Faculty Blog

 

Read, Read, Read

The quote below is the reason for encouraging boys to read what they love. Every week, I ask my students to look at the reading they enjoy and name the wow factor. What is it specifically that makes you want to curl up in a corner with a book and get lost in it? Sometimes the answer is simply, “I liked the way he wrote the action,” and we try to nail it down further. Does the author use descriptive action words or lots of setting changes? If the action is so easy to visualize, why?

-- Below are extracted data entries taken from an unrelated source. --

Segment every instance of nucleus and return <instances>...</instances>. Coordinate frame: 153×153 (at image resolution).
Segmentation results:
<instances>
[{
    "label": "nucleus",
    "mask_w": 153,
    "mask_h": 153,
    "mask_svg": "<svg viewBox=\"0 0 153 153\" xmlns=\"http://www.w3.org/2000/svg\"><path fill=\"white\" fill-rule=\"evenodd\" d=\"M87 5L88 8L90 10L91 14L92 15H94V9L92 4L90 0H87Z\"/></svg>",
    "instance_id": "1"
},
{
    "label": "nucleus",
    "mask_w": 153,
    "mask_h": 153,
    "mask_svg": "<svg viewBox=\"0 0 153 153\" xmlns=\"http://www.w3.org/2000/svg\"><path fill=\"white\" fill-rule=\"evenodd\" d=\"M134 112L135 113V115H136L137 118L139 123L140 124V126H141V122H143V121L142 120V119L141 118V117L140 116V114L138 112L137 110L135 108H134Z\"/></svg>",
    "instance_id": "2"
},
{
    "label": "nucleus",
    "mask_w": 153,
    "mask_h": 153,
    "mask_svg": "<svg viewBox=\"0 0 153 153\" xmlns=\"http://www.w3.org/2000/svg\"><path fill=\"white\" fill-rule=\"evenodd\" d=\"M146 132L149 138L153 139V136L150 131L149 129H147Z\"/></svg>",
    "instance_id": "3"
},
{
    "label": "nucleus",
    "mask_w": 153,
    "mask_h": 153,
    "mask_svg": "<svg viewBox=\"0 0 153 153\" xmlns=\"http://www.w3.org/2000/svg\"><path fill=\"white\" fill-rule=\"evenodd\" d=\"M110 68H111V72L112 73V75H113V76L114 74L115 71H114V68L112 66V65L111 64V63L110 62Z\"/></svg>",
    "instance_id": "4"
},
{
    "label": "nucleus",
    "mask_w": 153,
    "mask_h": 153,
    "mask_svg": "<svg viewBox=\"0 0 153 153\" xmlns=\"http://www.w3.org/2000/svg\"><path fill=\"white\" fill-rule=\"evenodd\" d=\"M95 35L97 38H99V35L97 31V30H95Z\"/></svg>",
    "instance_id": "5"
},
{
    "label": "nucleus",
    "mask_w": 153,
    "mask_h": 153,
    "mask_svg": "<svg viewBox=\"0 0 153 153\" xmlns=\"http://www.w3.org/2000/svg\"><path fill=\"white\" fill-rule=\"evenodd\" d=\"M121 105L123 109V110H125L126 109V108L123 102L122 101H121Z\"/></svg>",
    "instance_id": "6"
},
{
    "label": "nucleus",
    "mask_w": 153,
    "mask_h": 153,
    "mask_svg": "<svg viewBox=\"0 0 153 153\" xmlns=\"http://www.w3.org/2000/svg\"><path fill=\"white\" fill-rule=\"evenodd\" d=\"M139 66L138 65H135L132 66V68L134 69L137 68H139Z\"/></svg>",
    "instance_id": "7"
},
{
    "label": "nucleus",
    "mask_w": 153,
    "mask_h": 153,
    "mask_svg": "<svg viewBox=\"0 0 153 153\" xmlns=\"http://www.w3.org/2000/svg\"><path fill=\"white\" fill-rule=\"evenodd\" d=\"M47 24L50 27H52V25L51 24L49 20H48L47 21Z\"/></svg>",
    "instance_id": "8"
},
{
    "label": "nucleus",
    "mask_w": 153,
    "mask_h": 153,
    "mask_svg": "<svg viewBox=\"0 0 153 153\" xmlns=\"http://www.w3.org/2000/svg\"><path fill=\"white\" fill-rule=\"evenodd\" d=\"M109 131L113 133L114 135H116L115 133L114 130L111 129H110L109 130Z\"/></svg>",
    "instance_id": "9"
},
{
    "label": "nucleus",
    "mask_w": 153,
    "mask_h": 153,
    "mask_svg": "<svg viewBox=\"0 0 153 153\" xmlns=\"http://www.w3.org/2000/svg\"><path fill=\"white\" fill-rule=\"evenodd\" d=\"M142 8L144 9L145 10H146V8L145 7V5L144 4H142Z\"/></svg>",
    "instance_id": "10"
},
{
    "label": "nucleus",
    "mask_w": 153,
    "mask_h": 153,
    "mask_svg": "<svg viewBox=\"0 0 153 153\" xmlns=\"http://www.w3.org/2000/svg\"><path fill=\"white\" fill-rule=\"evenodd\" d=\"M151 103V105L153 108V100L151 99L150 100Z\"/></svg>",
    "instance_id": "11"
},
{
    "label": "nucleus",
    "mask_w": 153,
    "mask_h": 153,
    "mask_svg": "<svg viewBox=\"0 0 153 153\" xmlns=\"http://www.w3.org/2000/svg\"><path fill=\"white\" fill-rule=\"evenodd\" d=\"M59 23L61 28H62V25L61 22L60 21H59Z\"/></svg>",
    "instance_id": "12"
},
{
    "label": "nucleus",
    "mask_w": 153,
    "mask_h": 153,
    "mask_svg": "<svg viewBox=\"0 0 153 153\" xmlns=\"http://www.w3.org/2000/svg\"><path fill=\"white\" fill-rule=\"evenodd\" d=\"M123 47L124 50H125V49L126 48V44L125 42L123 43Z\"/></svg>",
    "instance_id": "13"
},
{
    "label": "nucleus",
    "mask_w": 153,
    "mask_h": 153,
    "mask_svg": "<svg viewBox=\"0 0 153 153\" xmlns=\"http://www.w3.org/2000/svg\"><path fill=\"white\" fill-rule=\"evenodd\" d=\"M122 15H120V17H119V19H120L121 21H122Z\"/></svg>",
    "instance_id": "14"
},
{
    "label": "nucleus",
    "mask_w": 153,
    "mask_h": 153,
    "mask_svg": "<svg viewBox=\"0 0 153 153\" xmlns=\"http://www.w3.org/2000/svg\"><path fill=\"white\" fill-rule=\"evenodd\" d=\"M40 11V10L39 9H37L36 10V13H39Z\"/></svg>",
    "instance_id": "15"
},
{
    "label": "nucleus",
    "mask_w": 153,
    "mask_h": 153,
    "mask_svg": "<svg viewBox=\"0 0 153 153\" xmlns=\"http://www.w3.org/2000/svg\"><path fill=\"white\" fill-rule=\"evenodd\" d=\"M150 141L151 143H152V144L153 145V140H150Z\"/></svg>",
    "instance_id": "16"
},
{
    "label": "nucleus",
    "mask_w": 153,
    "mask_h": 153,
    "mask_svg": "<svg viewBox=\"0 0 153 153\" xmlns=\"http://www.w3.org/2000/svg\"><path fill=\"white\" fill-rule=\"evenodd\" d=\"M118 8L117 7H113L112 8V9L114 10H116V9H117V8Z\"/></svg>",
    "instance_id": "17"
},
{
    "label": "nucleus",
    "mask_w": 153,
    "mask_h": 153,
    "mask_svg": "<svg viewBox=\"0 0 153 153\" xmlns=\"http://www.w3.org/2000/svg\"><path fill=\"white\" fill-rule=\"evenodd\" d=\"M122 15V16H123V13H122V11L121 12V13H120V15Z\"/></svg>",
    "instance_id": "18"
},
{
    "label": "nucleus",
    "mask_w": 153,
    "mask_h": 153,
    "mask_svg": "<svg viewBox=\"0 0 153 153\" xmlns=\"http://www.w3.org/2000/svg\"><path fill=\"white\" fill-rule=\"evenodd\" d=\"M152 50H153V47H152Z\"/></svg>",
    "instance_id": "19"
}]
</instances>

Read, read, read. Read everything—trash, classics, good and bad, and see how they do it. Just like a carpenter who works as an apprentice and studies the master. Read! You’ll absorb it. Then write. If it is good, you’ll find out.--William Faulkner 

I recently shared Katherine Bomer’s book Hidden Gems with a group of colleagues. It focuses on responding to student writing, noticing and naming what each and every student does brilliantly and beautifully in writing. Too often when we read boys’ writing, we become swallowed up by a sea of punctuation errors and ever-shifting tenses. It can be difficult to resist the urge to just fix it with our red pen. Bomer challenges teachers, and in turn parents, to avoid being “hunters of errors” in reading our boys’ writing. If we can manage to get rid of the voice in our head squawking, “Fragment!” or worst of all, “Awkward!” we can look for something he can build from that he has done in the piece already. Boys don’t get true motivation and energy for writing from the fear of getting a bad comment or grade. It comes from his having something to say and developing his own way of saying it. Carol Dweck, author of Mindset, advises the use of specific praise when working with young people, and I have found this to be particularly true of working with boys. Process or strategy praise fosters motivation for writing. Praising what they have already done well tells boys what they should continue to do in the future. If we want them to continue to write, Bomer makes a plea for adults to notice the surprises, brilliance, and unique tone of even the most plain or meandering piece of writing. If we can interact more in this way with the writing we see each day, perhaps we can motivate our boys to write more. As adults who want our boys to think of themselves as writers, let's give it a try!